* Work item A: From the article on distributed data parallel training, copy verbatim the stretch from "Distributed Data Parallel Training on AMD GPU with ROCm#" through "GPUs and nodes.".
* Work item B: In the article on distributed data parallel training, which model and classification task does the author use to show the speedup?
* Work item C: Write the next part of the article on distributed data parallel training, picking up after its final sentence.

* Reading text:
====
Distributed Data Parallel Training on AMD GPU with ROCm

Distributed Data Parallel Training on AMD GPU with ROCm#

November 01, 2024, by Sean Song

With the increase in complexity and size of machine learning models, the demand for computational resources grows. Training on a single GPU can become a bottleneck for deep learning applications, especially with large datasets and models that are slow to train on a single GPU. Parallelized training addresses this challenge. Out of the various forms of parallelized training, this blog focuses on Distributed Data Parallel (DDP), a key feature in PyTorch that accelerates training across multiple GPUs and nodes.

This blog demonstrates how to speed up the training of a ResNet model on the CIFAR-100 classification task using PyTorch DDP on AMD GPUs with ROCm.

Distributed Data Parallel#

(DDP) enables model training across multiple GPUs or nodes by implementing data parallelism at the module level. In DDP training, multiple processes are spawned, each hosting a single DDP instance, with every process owning a replica of the model. During the forward pass, each process handles a distinct batch of data in parallel by passing inputs to its local model.
====
* Material shown:

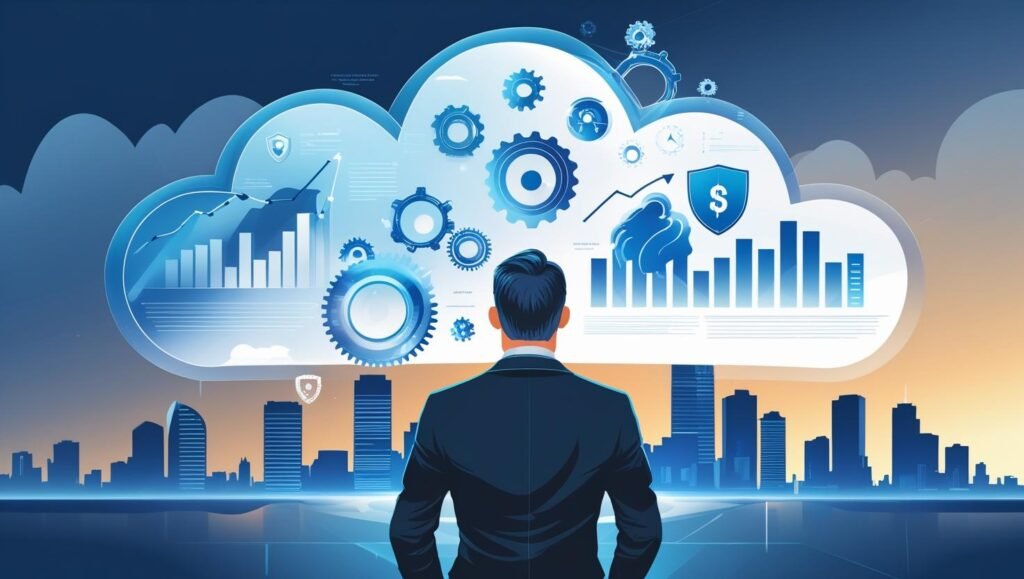 Business leader looking toward a glowing cloud
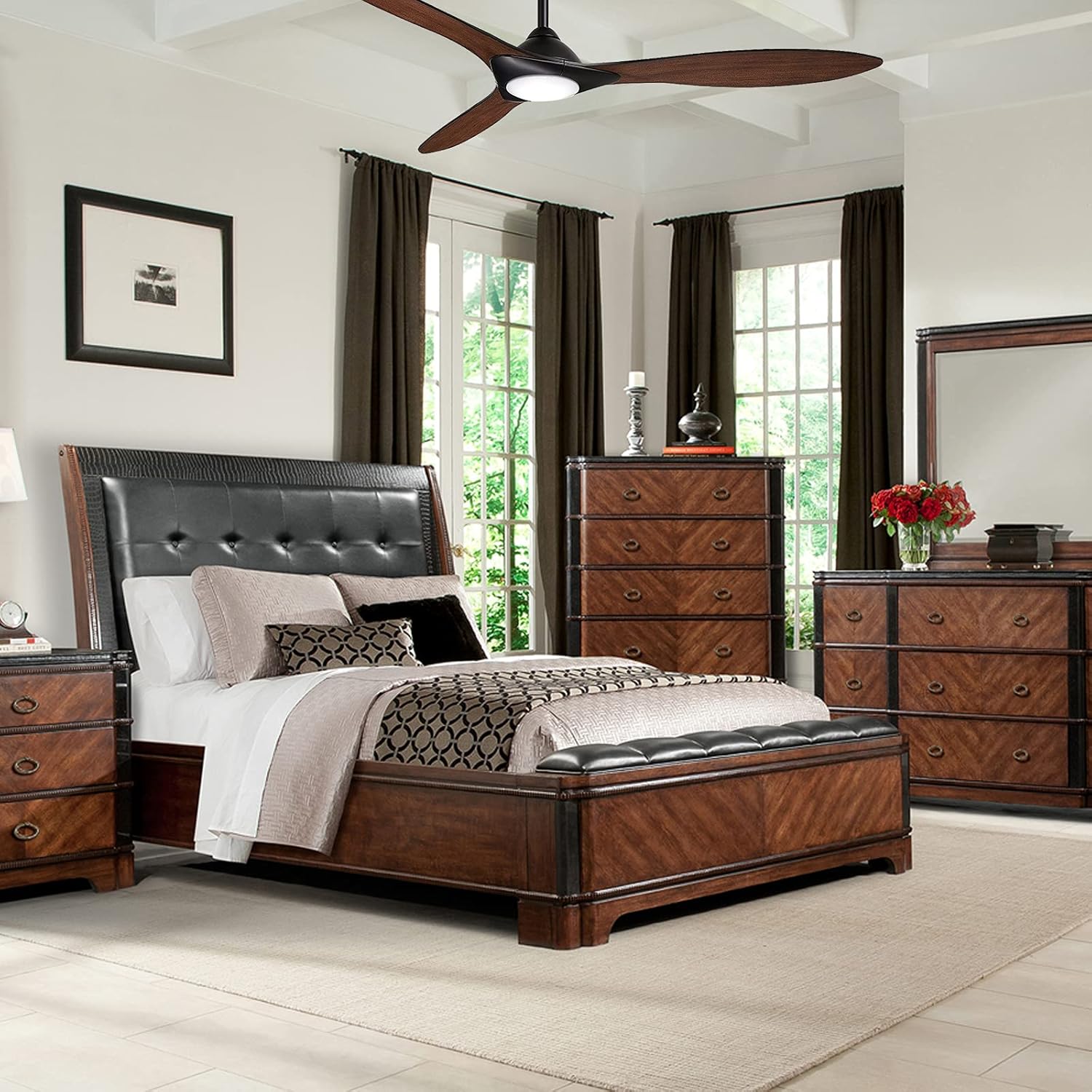 Ceiling Fan (Soft Brass/Flat White)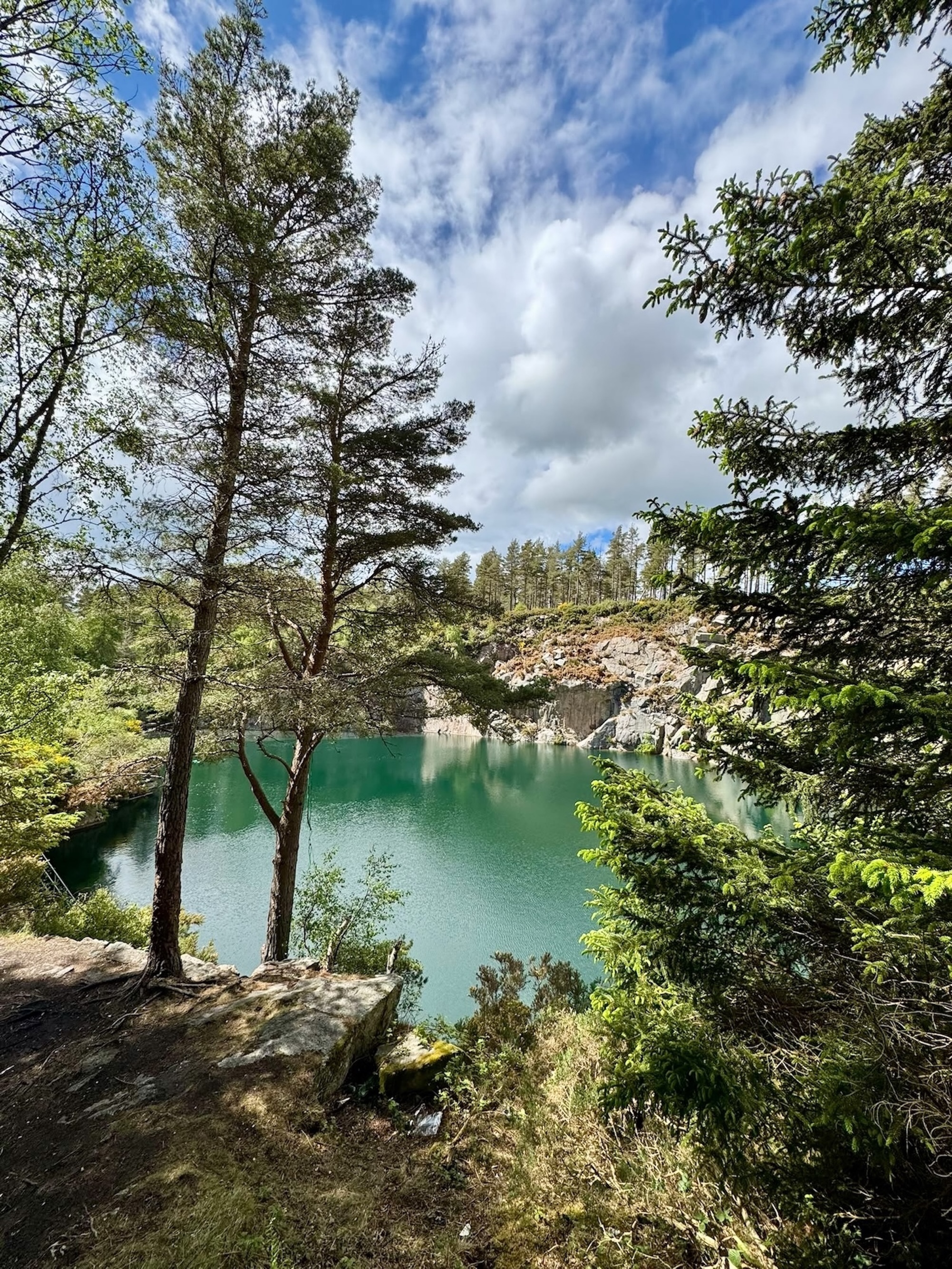 A scenic view of a vibrant turquoise lake nestled within steep, rocky cliffs. Lush green pine trees frame the foreground and line the top of the quarry under a bright blue sky filled with fluffy white clouds.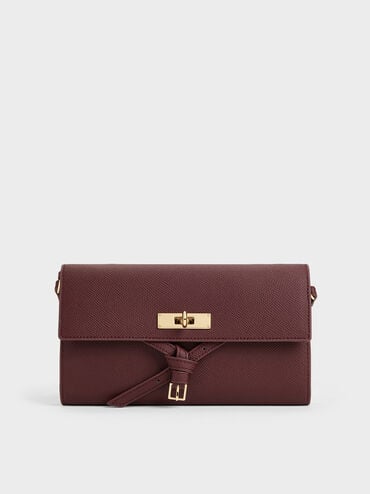 Tricha Knotted-Belt Crossbody Bag, Wineberry Red, hi-res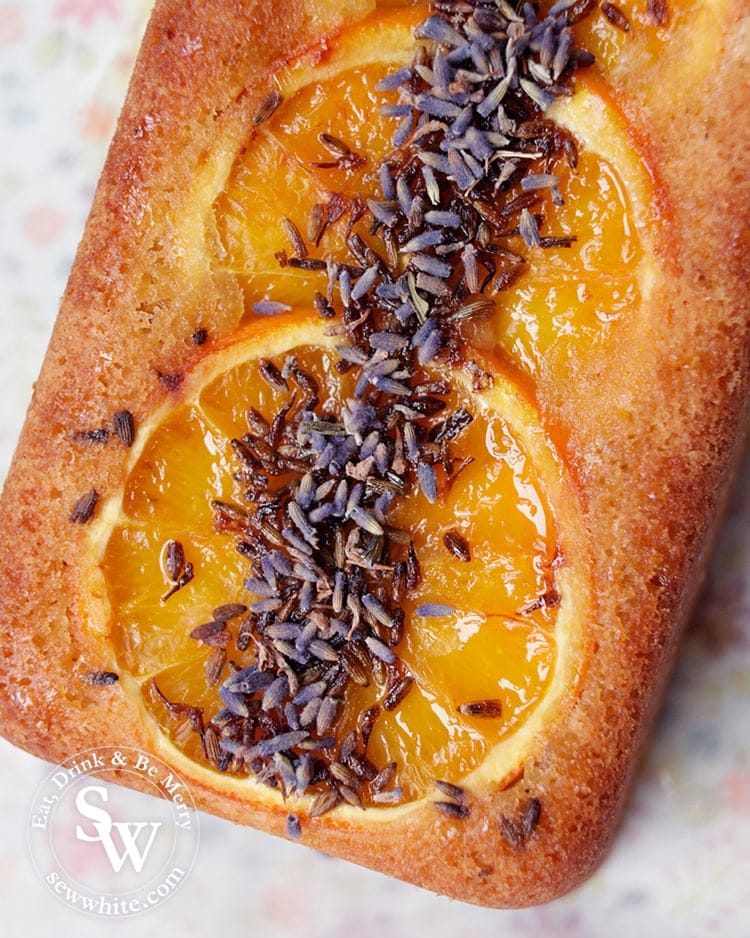 Close up of the lavender and orange slices on top of the Orange Lavender Loaf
====
* Output A:
Distributed Data Parallel Training on AMD GPU with ROCm#

November 01, 2024, by Sean Song

With the increase in complexity and size of machine learning models, the demand for computational resources grows. Training on a single GPU can become a bottleneck for deep learning applications, especially with large datasets and models that are slow to train on a single GPU. Parallelized training addresses this challenge. Out of the various forms of parallelized training, this blog focuses on Distributed Data Parallel (DDP), a key feature in PyTorch that accelerates training across multiple GPUs and nodes.

* Output B: A ResNet model on the CIFAR-100 classification task.

* Output C:
During the backward pass, the backward() function is called on the loss tensor within each process, which computes gradients for the model parameters. DDP organizes parameter gradients into buckets. The number of parameter gradients assigned to a bucket can be configured. When the parameter gradients in a bucket are ready, DDP triggers an asynchronous allreduce operation on the bucket, which calculates mean of gradients across all processes. This step is asynchronous, which implies that the allreduce process can overlap with the parameters gradients computations assigned to other buckets. This improves the training efficiency. After completing the allreduce operations on all the buckets, the averaged gradients are written to the param.grad field of the model’s parameters on each process.

Each process maintains an optimizer that performs a full optimization step during each iteration. The optimizer updates the local model using the synchronized gradients, ensuring that all model replicas remain consistent across processes. Since each process begins with the same model and optimizer state, and shares the same averaged gradients after each iteration, the updates remain identical across all processes. For more details, see Pytorch Distributed Data Parallel Overview and Pytorch Distributed Data Parallel Design.

Setup#

This blog was created using the following setup. For comprehensive support details about the setup, please refer to the ROCm installation.

Hardware & OS:
- AMD Instinct GPU
- Ubuntu 22.04.3 LTS
Software:
- ROCm 6.1 or later
- PyTorch 2.1 or later for ROCm

This blog utilizes the rocm/pytorch:rocm6.2_ubuntu20.04_py3.9_pytorch_release_2.1.2 Docker image on two nodes with each node equipped with eight MI300x GPUs.

Getting started#

In the following sections, the code related to DDP application is highlighted. For complete source code, see rocm-blogs Github repo.

Note: If you are only interested in running the training and checking the results, jump to the Multi-GPU and multi-node training section.

Here are the steps to get started on DDP training:

Import the necessary packages.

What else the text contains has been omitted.